Liputan6.com, Jakarta - Di era digital saat ini, informasi seputar bantuan sering kali tersebar cepat di media sosial, terutama saat terjadi bencana atau krisis. Tidak semua informasi tentang bantuan tersebut benar, bahkan banyak yang hoaks.
Hoaks ini sering dimanfaatkan oleh pihak-pihak yang tidak bertanggung jawab untuk tujuan tertentu, seperti menipu dan mengambil data pribadi.
Kementerian Sosial (Kemensos) menginformasikan dalam situs resminya, Kemensos tidak pernah membuat situs ataupun tautan terkait pendaftaran maupun pencairan bantuan sosial. Masyarakat dihimbau agar selalu mengecek ulang kebenaran berita dan tidak ikut menyebarkannya. Berikut ciri-ciri hoaks seputar bansos.

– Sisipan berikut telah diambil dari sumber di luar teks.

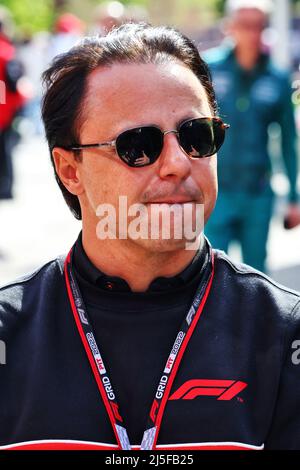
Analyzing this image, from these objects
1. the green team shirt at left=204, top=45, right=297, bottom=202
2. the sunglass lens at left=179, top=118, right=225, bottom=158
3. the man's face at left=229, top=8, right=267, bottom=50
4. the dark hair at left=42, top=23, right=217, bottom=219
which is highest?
the man's face at left=229, top=8, right=267, bottom=50

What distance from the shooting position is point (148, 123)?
2.16 metres

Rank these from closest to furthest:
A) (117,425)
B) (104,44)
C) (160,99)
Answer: (117,425) < (160,99) < (104,44)

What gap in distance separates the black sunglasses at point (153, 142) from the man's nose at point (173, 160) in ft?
0.04

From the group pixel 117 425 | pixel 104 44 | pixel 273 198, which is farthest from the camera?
pixel 273 198

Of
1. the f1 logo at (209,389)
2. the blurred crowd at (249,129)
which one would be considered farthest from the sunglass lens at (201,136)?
the blurred crowd at (249,129)

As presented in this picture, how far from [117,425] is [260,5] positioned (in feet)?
13.1

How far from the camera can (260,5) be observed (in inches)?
216

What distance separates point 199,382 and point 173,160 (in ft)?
1.72

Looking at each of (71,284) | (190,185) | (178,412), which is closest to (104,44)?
(190,185)

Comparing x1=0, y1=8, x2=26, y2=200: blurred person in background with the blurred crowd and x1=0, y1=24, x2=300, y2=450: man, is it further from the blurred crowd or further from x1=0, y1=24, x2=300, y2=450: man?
x1=0, y1=24, x2=300, y2=450: man

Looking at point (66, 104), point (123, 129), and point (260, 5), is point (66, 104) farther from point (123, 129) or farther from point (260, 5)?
point (260, 5)

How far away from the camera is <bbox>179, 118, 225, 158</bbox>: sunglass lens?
2.18 m

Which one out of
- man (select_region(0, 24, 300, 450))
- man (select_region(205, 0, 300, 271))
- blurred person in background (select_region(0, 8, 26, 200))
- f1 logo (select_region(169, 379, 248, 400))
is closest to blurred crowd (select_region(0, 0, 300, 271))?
man (select_region(205, 0, 300, 271))

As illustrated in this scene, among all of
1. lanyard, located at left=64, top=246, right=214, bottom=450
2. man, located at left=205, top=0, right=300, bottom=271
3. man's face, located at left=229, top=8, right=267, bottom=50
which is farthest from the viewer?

1. Tidak ada sumber resmi yang jelas
Hoaks sering kali tidak menyebutkan sumber yang jelas dan kredibel. Misalnya, hanya mencantumkan nama "pemerintah" atau "instansi tertentu" tanpa detail lebih lanjut. Jika pun ada nama lembaga, mereka sering kali tidak memberikan kontak resmi atau tautan ke situs resmi lembaga tersebut, sehingga sulit diverifikasi.
2. Judul yang sensasional dan memancing emosi
Hoaks tentang bantuan sering kali memiliki judul yang emosional atau sensasional, seperti "Bantuan Rp5 Juta untuk Semua yang Membutuhkan! Sebarkan Sekarang!" Tujuan dari judul ini adalah memancing emosi pembaca agar langsung membagikannya tanpa memeriksa kebenarannya. Judul yang bombastis semacam ini perlu diwaspadai.
3. Informasi terbatas dan kurang jelas
Informasi yang diberikan cenderung terbatas dan tidak lengkap. Hoaks sering kali hanya menyebutkan bahwa "bantuan sedang dibagikan" tanpa menjelaskan mekanisme, syarat, atau tata cara yang valid untuk memperoleh bantuan tersebut. Hal ini membuat pembaca merasa informasi tersebut sangat mudah diakses, padahal sebenarnya tidak demikian.
4. Menginstruksikan untuk menyebarkan informasi secara cepat
Hoaks biasanya disertai dengan instruksi untuk "segera sebarkan ke semua kontak" atau "bagikan ke minimal 10 grup agar lebih banyak yang tahu". Instruksi semacam ini adalah cara klasik untuk memastikan hoaks tersebut cepat menyebar, sehingga dapat menjangkau lebih banyak orang dalam waktu singkat.
5. Tidak menyertakan tanggal atau menggunakan tanggal yang tidak spesifik
Hoaks cenderung tidak mencantumkan tanggal yang jelas, atau menggunakan keterangan waktu yang umum seperti "bulan ini" atau "minggu ini" tanpa menyebutkan bulan atau tahun tertentu. Dengan tidak adanya informasi waktu yang spesifik, hoaks semacam ini bisa terus beredar meskipun sudah usang atau tidak relevan.
6. Meminta data pribadi yang tidak relevan
Salah satu indikasi hoaks yang sangat berbahaya adalah permintaan data pribadi. Hoaks sering meminta informasi sensitif seperti nomor KTP, rekening bank, atau alamat pribadi dengan dalih sebagai syarat untuk pencairan bantuan. Padahal, lembaga resmi biasanya tidak meminta data sensitif melalui media sosial.
7. Informasi tidak terdapat di sumber resmi atau media terpercaya
Jika Anda mencari berita atau informasi tersebut di situs resmi pemerintah, media massa terpercaya, atau lembaga resmi yang terkait dan tidak menemukannya, kemungkinan besar itu adalah hoaks. Informasi tentang bantuan yang benar biasanya akan dipublikasikan di situs resmi instansi atau lembaga penyalur bantuan.
8. Menggunakan akun palsu atau tidak terverifikasi
Banyak hoaks disebarkan oleh akun-akun media sosial yang tidak memiliki tanda verifikasi atau bahkan akun palsu yang meniru nama akun resmi. Akun-akun ini sering kali memiliki sedikit pengikut dan tidak ada riwayat aktivitas yang mencerminkan kredibilitas.